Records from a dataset
========
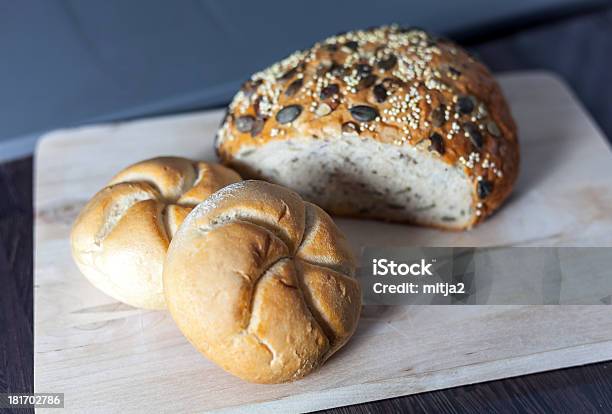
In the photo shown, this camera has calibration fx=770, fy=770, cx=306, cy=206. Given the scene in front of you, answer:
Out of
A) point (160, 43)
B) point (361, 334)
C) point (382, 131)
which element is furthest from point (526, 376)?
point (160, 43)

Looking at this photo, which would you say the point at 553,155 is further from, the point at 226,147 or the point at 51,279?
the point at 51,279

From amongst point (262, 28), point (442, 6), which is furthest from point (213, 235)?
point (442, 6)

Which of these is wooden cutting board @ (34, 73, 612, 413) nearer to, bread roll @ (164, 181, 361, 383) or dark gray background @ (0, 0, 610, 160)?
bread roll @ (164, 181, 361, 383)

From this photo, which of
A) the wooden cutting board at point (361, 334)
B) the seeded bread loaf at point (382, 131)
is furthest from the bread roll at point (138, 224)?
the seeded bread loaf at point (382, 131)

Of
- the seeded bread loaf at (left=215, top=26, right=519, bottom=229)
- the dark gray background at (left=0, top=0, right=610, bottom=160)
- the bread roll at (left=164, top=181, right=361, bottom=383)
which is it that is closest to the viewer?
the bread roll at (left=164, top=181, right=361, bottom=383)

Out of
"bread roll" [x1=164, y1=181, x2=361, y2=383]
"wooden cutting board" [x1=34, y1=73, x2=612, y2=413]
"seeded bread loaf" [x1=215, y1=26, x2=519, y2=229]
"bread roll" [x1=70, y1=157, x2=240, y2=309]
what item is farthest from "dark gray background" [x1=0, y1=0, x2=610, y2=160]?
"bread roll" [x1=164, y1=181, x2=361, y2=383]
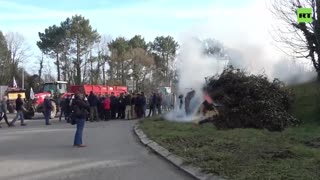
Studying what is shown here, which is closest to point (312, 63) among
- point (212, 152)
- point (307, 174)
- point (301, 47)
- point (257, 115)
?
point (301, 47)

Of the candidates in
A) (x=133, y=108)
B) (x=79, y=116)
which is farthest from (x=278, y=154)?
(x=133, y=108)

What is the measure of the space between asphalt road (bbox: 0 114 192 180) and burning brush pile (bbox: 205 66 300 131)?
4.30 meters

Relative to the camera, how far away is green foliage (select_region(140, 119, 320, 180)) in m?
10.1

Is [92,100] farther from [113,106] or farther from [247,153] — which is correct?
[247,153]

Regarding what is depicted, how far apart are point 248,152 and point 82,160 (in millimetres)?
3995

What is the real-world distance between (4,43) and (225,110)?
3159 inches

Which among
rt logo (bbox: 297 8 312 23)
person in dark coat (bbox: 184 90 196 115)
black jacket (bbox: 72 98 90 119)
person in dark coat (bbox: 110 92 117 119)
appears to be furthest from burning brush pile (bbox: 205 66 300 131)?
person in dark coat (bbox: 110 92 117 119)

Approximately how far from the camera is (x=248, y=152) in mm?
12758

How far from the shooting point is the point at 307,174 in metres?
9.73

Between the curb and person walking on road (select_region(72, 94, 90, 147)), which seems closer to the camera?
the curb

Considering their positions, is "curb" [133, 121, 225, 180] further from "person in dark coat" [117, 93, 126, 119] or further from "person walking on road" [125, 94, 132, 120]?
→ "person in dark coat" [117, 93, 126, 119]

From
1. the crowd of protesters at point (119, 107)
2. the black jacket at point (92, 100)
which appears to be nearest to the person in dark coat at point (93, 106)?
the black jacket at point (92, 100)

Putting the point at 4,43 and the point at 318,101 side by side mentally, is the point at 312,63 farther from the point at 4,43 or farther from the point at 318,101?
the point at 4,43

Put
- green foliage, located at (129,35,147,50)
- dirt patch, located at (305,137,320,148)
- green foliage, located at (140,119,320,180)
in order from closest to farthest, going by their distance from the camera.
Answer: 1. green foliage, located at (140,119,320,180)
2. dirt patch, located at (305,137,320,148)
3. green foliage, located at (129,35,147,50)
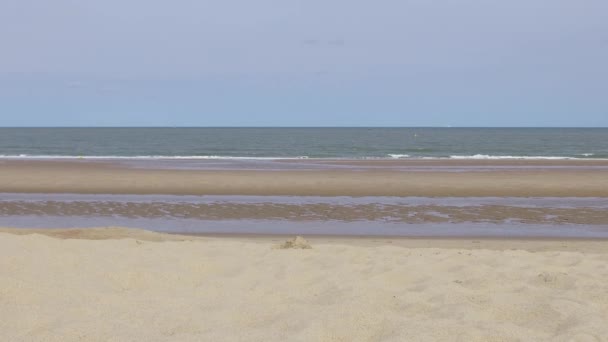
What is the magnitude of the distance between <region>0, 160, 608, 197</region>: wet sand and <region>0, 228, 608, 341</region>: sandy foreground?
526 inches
========
» Exercise prompt:
Count the lines in the data above that contain the word "camera", and reply with only the number.

» Response for this exercise:
5